* [WHAT THIS TASK INVOLVES]
Across the records below, how many lines include the word "Agent"? State only the number.

* [Items from a dataset]
-.-.-
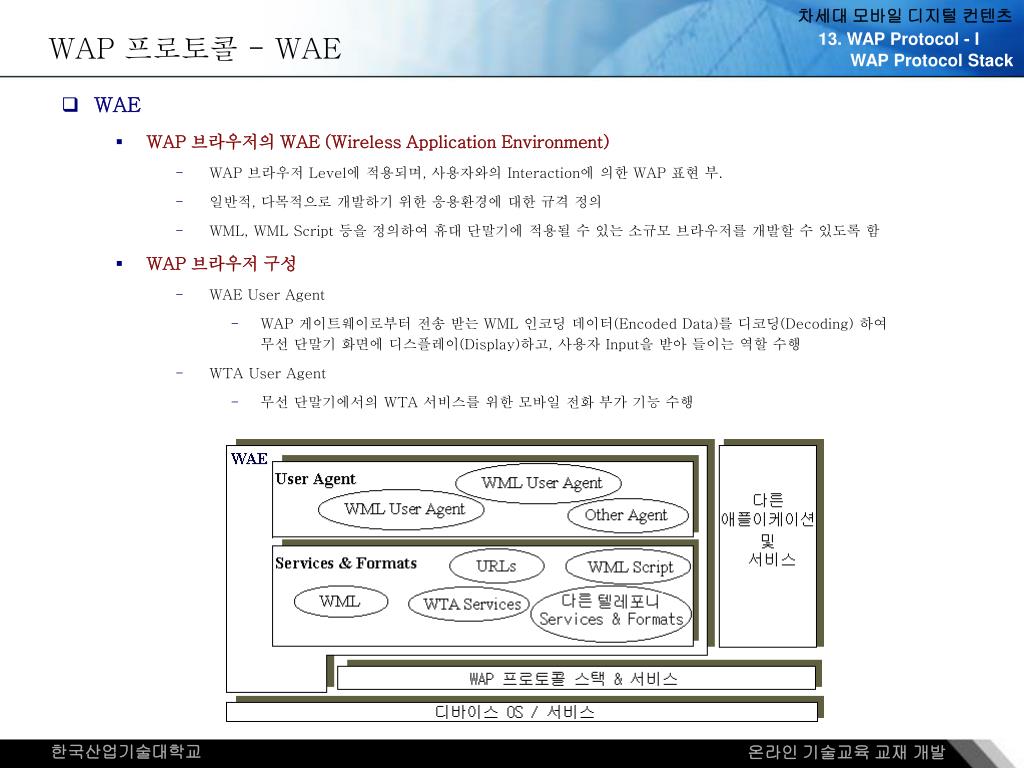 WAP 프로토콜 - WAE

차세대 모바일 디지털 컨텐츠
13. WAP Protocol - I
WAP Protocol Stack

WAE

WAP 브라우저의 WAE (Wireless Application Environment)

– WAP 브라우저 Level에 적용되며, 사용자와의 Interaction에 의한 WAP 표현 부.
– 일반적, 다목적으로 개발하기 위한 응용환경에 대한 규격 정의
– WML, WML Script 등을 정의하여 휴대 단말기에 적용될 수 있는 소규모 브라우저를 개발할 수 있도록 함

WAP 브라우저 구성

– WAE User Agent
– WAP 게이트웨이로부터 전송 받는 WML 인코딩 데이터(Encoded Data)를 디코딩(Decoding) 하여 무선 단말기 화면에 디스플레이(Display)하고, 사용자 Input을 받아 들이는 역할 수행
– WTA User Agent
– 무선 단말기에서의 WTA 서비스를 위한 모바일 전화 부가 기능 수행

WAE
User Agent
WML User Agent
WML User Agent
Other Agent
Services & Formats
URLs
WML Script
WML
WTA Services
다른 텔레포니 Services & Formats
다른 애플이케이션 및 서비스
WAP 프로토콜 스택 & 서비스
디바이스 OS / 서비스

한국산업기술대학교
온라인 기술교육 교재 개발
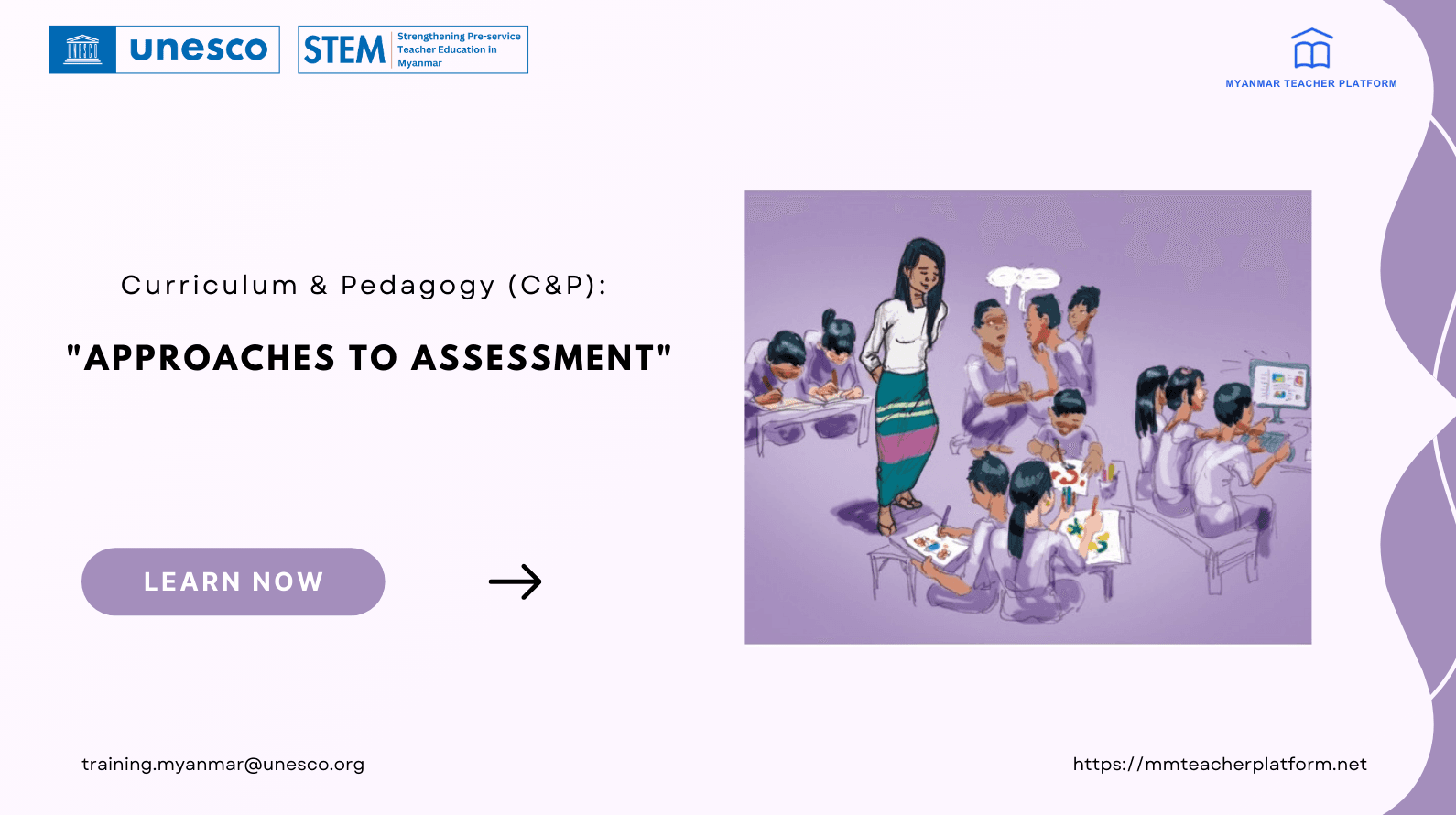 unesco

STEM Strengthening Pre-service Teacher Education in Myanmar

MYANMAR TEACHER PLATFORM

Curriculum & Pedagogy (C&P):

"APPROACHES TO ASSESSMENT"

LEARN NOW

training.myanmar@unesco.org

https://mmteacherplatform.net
-.-.-
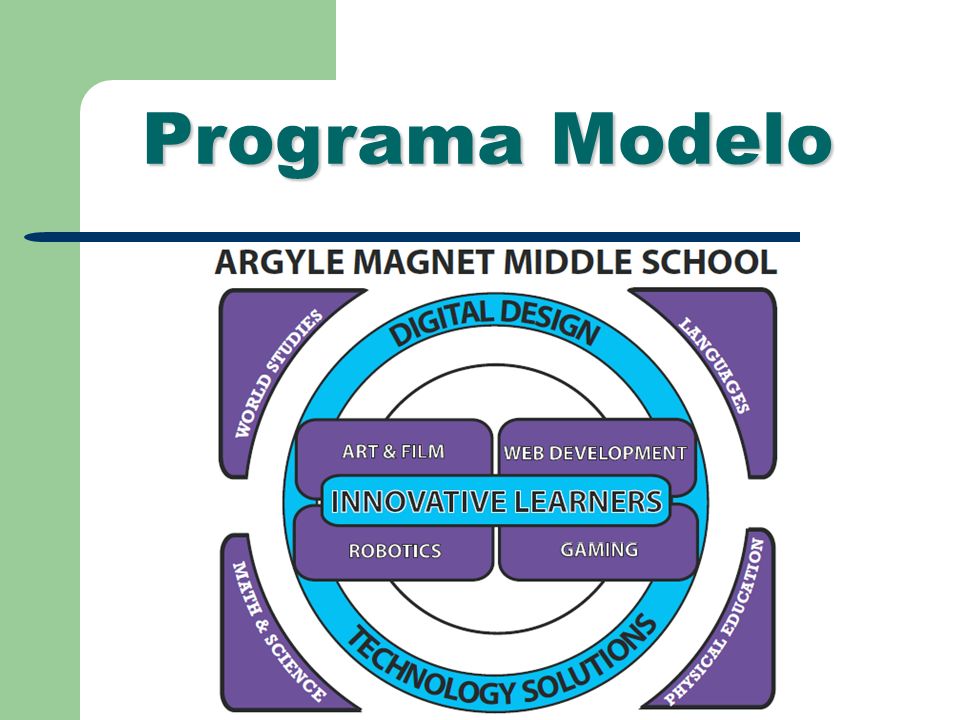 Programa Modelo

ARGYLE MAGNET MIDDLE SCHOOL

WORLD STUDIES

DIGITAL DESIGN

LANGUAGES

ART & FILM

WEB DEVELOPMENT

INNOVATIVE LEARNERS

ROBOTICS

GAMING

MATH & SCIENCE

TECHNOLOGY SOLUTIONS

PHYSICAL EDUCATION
-.-.-
* [TASK RESPONSE]
6